Yup - and despite it being "heavily encrypted" there was nothing preventing
them getting in and finding enough plaintext there for them to recognise its
importance and hand it over to the US military - who devoted five sony
playsta^w^wsupercomputers to breaking the Recovery Agent key. What jolly
good luck for a major us newspaper, yes?
http://www.chiark.greenend.org.uk/pipermail/ukcrypto/2002-January/018341.html
If the decryption was done by a US government agency or a
contractor which does governement work there will be no
disclosure of what encryption cannot be decrypted, and little
if anything about what can. What will be disclosed about
encryption will be misleading accounts in accord with
current and long-standing policy.
We offer the WSJ article for those not subscribed:
http://cryptome.org/wsj-spytrip.htm
Further, we have today inquired of the two WSJ reporters:
-----
alan.cullison@wsj.com, andrew.higgins@wsj.com
Dear Messrs. Cullison and Higgins,
This is in response to your exellent report on the Al Qaeda
computer disks of January 16.
We operate a Web site that covers encryption, Cryptome.org,
and would be grateful for additional information on the encryption
used on the computer disks and files. We have read UK newspaper
accounts yesterday about the alleged Windows encryption system.
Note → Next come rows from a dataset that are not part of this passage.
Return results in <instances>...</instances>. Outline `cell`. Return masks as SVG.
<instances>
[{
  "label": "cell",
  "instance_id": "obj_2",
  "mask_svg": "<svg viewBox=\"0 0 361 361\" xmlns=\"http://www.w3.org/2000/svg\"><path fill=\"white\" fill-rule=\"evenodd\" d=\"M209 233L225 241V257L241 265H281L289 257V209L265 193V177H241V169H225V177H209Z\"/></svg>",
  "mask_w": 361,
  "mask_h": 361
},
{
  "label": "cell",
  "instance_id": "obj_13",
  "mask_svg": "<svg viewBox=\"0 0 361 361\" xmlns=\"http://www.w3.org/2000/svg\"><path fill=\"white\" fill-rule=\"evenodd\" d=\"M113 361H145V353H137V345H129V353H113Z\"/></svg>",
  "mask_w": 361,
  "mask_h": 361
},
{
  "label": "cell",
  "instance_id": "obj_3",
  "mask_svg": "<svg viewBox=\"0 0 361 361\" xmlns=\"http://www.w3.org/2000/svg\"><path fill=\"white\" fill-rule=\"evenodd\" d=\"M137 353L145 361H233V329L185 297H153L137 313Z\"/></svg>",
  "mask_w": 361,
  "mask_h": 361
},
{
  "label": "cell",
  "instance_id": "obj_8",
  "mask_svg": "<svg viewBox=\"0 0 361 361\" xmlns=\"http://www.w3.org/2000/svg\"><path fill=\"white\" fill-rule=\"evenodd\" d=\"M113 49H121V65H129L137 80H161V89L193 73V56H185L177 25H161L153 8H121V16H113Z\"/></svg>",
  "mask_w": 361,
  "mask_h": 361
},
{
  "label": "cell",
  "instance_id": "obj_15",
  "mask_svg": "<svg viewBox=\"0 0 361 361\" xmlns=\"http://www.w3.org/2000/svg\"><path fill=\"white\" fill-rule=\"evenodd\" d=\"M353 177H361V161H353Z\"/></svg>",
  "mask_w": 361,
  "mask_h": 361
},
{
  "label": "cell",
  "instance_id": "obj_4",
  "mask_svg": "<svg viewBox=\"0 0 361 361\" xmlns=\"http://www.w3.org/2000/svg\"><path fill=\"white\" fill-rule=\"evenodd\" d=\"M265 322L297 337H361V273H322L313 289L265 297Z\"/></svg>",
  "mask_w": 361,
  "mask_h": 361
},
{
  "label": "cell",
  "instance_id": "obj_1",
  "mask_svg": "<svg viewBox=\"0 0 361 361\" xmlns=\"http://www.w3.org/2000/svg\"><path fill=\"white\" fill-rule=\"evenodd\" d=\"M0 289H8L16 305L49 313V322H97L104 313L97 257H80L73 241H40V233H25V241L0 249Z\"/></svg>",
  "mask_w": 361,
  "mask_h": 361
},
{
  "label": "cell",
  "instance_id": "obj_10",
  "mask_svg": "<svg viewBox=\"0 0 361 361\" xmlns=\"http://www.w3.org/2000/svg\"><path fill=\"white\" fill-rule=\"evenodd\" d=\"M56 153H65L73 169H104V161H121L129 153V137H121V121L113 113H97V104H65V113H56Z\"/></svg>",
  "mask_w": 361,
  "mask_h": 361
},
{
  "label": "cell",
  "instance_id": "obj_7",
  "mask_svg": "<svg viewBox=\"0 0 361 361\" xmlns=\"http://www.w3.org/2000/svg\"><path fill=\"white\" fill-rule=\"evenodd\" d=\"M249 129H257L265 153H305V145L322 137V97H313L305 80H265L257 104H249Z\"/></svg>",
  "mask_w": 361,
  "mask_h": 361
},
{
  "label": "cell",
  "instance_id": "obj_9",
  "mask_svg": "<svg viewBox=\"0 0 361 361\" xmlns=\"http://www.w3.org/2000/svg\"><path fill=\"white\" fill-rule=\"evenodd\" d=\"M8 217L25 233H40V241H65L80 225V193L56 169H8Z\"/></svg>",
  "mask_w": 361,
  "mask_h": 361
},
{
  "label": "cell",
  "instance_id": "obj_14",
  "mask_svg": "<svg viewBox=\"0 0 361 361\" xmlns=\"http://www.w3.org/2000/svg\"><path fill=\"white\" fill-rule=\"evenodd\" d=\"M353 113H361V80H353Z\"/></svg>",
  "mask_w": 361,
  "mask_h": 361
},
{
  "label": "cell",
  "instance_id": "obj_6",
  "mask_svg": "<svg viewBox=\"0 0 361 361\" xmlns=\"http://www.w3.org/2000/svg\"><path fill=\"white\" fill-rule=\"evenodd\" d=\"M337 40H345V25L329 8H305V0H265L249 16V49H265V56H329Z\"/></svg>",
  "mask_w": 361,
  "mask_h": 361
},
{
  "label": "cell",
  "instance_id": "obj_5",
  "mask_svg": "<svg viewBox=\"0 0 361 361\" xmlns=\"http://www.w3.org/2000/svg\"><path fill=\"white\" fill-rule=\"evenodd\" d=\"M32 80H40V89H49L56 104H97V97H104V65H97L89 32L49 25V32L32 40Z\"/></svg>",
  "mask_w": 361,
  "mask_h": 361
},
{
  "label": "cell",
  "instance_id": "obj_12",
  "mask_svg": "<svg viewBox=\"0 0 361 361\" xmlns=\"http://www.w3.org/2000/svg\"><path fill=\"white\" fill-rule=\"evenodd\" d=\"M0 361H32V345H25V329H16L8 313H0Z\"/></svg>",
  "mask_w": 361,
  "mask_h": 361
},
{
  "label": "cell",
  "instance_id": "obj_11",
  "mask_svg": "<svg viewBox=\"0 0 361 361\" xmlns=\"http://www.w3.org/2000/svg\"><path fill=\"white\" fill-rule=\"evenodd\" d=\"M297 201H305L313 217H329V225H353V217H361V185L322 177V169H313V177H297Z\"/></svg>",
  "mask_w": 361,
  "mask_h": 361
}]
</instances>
Could you reveal what other types and strengths of encryption
were used on the disks and files? Were all files decrypted or
only those you reported on? What was the extent of the primer
on encryption: did it cover the general topic or was it a manual
for a particular program, say, PGP or another? (There have
been news reports on a manual for PGP found elsewhere in
the Afghanistan.)
Can you reveal more about the decryption process, its operators,
computer array, and programs used? Was the cracking private or
governmental? Were you told of the methods used?
-----
NOTE: Nothing about the decryption process was ever revealed.
Another WSJ-journalist, who tried to investigate on Richard Reid, his possible ties to the Pakistan Secret Service, ISI, was Daniel Pearl.
We know his fate: he was later killed, because he probably found out too much.